### Problem 1
Decide whether each statement agrees with the passage on Chávez's chapters about AIDS activism and migrant rights. Answer yes or no for each, and quote the words from the passage that settle it. (a) The 1992 AIDS conference was moved from Boston to Amsterdam. (b) Queer AIDS activists usually represented Haitians as well as queer people. (c) AIDS Community TV joined ACT UP NY in protesting for the release of the Haitian migrants held at Guantánamo.
### Problem 2
Carry on the passage about Chávez's chapters on AIDS activism and migrant rights, picking up after its final sentence.

### Text provided
Chávez then transitions into Part Two, “Resisting Alienizing Logic,” which documents the ways in which queer AIDS activists fought on behalf of racialized and immigrant Others. Chapter Four, “Boycotts and Protests of the International AIDS Conferences,” focuses specifically on the ways in which the US policy on excluding HIV-positive migrants led to protests of AIDS conferences held in the country, which did not allow HIV-positive travelers to attend. Chávez argues that this moment represents “a key instance of transnational coalition building that resisted the codification of alienating logic.” The AIDS conferences brought the HIV ban to more widespread attention, causing activists to boycott and protest the events, eventually leading to the Boston conference in 1992 being moved to Amsterdam.
Chapter Five continues the theme of AIDS activists’ contributions to migrant rights, this time focusing on the intersections between queer and Haitian victims of AIDS. Although queer people and Haitians were two of the groups who carried the most AIDS stigma, there was often no true solidarity between them, and queer AIDS activists tended to represent only queer people in their activism. Chávez shows the limited ways in which AIDS media makers fought for the detained Haitian migrants at Guantánamo Bay, including the reporting in the queer paper New York Native on Haitian experiences of AIDS, and AIDS Community TV, which along with ACT UP NY, protested for the release of the Haitian migrants held at Guantánamo.In this instance, AIDS activists “insisted on keeping attention on anti-Black racism and how it intersected with economic and health discrimination,” which was atypical for the mostly white activists.

Excerpts from a dataset:

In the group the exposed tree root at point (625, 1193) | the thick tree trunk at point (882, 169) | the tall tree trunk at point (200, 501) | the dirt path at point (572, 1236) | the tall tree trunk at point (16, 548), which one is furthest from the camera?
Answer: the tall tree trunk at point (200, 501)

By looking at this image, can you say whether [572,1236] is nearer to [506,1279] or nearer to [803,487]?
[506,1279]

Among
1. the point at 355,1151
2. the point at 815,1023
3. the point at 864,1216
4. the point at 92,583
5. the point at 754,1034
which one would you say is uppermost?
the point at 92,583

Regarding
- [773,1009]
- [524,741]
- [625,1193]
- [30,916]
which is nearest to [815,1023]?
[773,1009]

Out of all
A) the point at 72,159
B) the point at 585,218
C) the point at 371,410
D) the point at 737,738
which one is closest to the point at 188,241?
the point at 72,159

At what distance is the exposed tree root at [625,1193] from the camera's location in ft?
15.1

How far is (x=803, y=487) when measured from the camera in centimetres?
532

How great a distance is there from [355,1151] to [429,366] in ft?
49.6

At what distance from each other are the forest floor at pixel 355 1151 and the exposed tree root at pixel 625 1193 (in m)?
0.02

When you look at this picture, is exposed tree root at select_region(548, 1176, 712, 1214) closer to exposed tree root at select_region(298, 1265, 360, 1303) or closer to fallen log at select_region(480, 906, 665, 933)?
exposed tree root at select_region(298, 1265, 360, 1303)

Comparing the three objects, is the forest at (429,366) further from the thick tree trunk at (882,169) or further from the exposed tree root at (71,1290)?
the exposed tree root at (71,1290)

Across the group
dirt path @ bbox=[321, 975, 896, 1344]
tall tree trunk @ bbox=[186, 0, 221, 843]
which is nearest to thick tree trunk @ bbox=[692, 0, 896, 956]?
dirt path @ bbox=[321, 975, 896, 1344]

### Task output 1
(a) Yes: "eventually leading to the Boston conference in 1992 being moved to Amsterdam."
(b) No: "queer AIDS activists tended to represent only queer people in their activism."
(c) Yes: "AIDS Community TV, which along with ACT UP NY, protested for the release of the Haitian migrants held at Guantánamo"

### Task output 2
Chávez points out the uniqueness of her own work in this chapter, asserting that “Although both Haitians and homosexuals were alienized from the beginning of the AIDS pandemic, virtually no scholarship has considered connections that existed between them, not to mention homosexual Haitians.” One of the book’s greatest strengths is Chávez’s intersectional lens that accounts for all axes of oppression within the context of ban and quarantine, and her insistence on Blackness as a central marker of difference. Although her focus is race and immigration, she also does not lose sight of the ways in which the two interlock with gender, sexuality, and especially sex work. Her conclusion focuses in part on the “power of coalitional gestures” that is thoroughly demonstrated in this chapter.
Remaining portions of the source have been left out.